Le libéralisme est-il vraiment un danger pressant ?

Depuis plusieurs décennies, la dénonciation du capitalisme a été remplacée par la dénonciation du libéralisme. Le libéral, voilà l’ennemi ! Gauche et droite se retrouvent aisément sur ce terrain : la gauche qui dénonce le « libéralisme économique », plus facile à clouer au pilori que le capitalisme ; la droite qui voit dans le libéralisme les horribles libéraux-libertaires, c’est-à-dire, en vérité, la chienlit. La société permissive et la liberté de s’enrichir condamnée de concert !

Tout cela n’est que du folklore. Voilà plus d’un quart de siècle que j’ai dénoncé ce folklore dans La fin du travail et la mondialisation (L’Harmattan, 1997). N’étant ni un chaud partisan de la « société permissive », ni un nostalgique de la morale victorienne, étant plus républicaniste que libéral — à moins que l’on entende par là le socialisme libéral de Rosselli — je vais essayer, une nouvelle fois et sans un espoir démesuré d’être entendu, de préciser les choses.

Thèse 1. Le capitalisme et le libéralisme ne peuvent être confondus et le capitalisme depuis au moins 1914 n’est plus libéral.

Le capitalisme a assis sa domination sous le drapeau de la liberté, la liberté du commerce, la liberté du marché, et notamment du marché du travail, condition d’une concurrence « libre et non faussée », la liberté de n’être pas rançonné par un État dépensier et quelques autres libertés du même genre. Pour prendre le contrôle de toute la société, il a dû faire bloc avec les défenseurs du libéralisme politique, ceux qui réclamaient la fin de l’absolutisme, la liberté de penser, de publier ses pensées, la liberté de religion, les droits de l’individu et le contrôle populaire du pouvoir. C’est ce bloc qui a fini par l’emporter au cours du xixe siècle, face à une autre tendance, celle qui pensait que les intérêts du capitalisme ne pouvaient être bien défendus que par un État autoritaire. Précisons tout de même que le capitalisme libéral ne l’était que très modérément. Ce n’est pas la liberté du marché qui a permis le développement du mode de production capitaliste, mais bien plutôt le développement du capital, notamment par la mondialisation du commerce, soutenue par les flottes royales et la conquête du monde (choses fort peu libérales en elles-mêmes) qui ont permis le développement du libre marché. En outre la démocratie libérale capitaliste se réduisait le plus souvent à la « démocratie de la race des seigneurs », ainsi que l’exemple américain le montre à l’état chimiquement pur. Les libertés individuelles et la démocratie ne sont élargies que sous les coups des mouvements populaires.
☆ ☆ ☆ ☆ ☆ ☆ ☆
* [Consigne A] D'après le texte sur le libéralisme, depuis quelle date au moins le capitalisme n'est-il plus libéral ?
* [Consigne B] Poursuivez le texte sur le libéralisme à partir de sa dernière phrase.

* [Données fournies]
☆ ☆ ☆ ☆ ☆ ☆ ☆
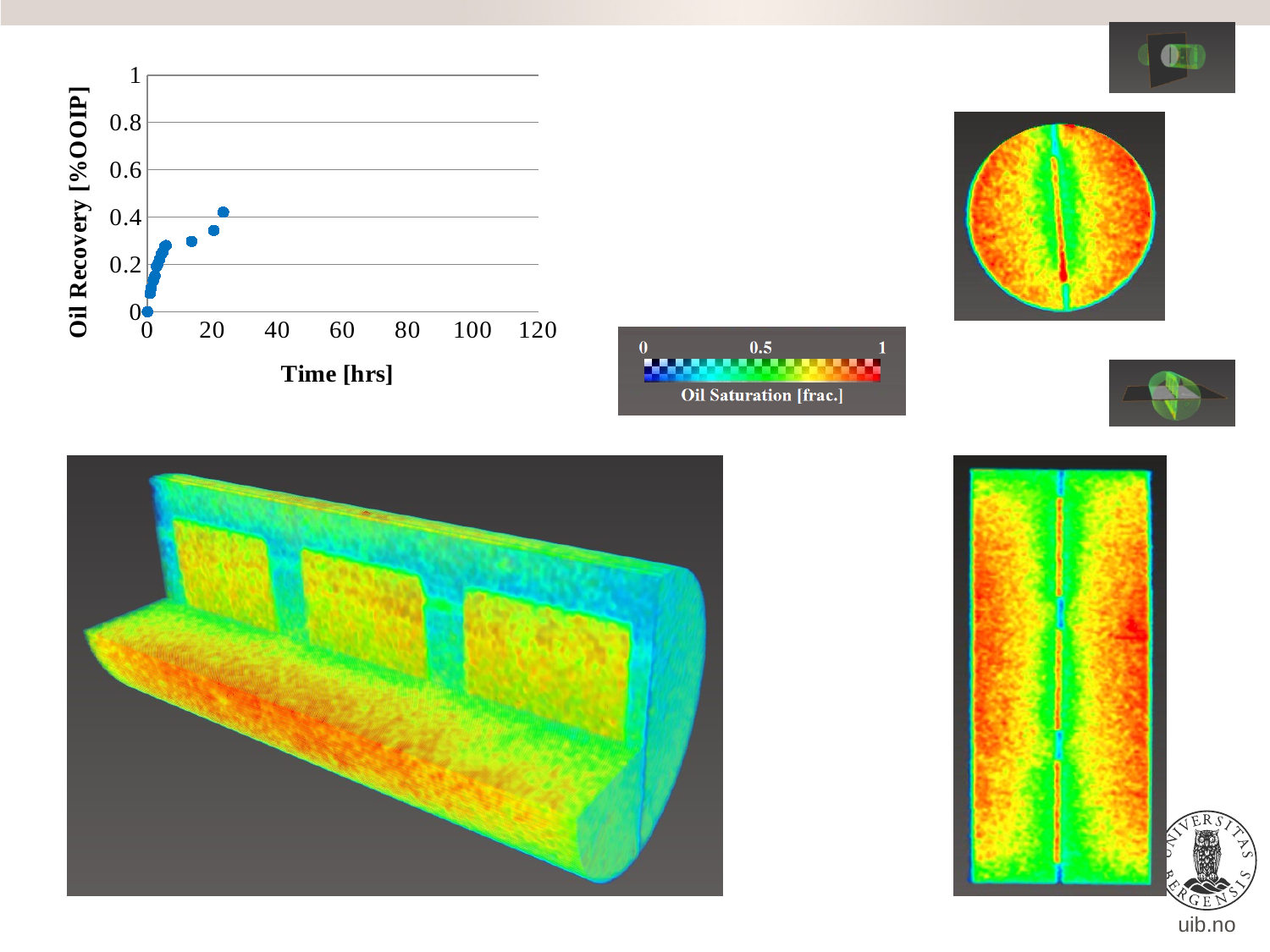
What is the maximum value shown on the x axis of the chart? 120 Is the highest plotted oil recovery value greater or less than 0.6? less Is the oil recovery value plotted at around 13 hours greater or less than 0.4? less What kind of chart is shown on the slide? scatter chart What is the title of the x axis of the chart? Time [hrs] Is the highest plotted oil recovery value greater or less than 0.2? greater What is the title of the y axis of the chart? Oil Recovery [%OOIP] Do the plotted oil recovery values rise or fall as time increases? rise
☆ ☆ ☆ ☆ ☆ ☆ ☆
* [Réponse rédigée A] Depuis au moins 1914.

* [Réponse rédigée B]
On peut admettre que capitalisme et libéralisme ont coexisté pacifiquement jusqu’à la Première Guerre mondiale. Mais 1914 sonne le glas du capitalisme libéral qui va céder la place à l’intervention massive de l’État dans l’économie de guerre, et après la guerre soit au keynésianisme libéral, soit à toutes sortes d’États bureaucratiques, fascistes, nazis, ou même prétendument communistes. La troisième « mondialisation », celle des années 1980, n’est nullement un retour en force du libéralisme économique, puisqu’elle est entièrement menée par les États soi-disant libéraux. On a pu qualifier les « reaganomics » de keynésianisme antisocial. La liberté du commerce mondial s’est accompagnée d’un renforcement des États. Si on pense que l’intervention de l’État est toujours bonne pour les travailleurs, comme le pensent la plupart des gens de gauche qui prétendent être encore « 100 % à gauche », on ne peut pas comprendre ce qui s’est réellement passé, et donc on a baptisé « libéralisme économique » quelque chose qui n’a plus aucun rapport avec le vieux libéralisme du xixe siècle. Cet aveuglement m’a toujours profondément étonné, mais c’est un fait idéologique qu’il faudrait expliquer — j’ai mon idée sur ce point, mais j’y viendrai à un autre moment.

Bref, lutter contre le libéralisme aujourd’hui, c’est un peu être comme Don Quichotte qui prend les moulins à vent (les moulins à vent de l’idéologie bourgeoise) pour des géants.

Thèse 2. Nous ne souffrons pas d’un trop plein de libéralisme, mais plutôt d’un manque de libéralisme.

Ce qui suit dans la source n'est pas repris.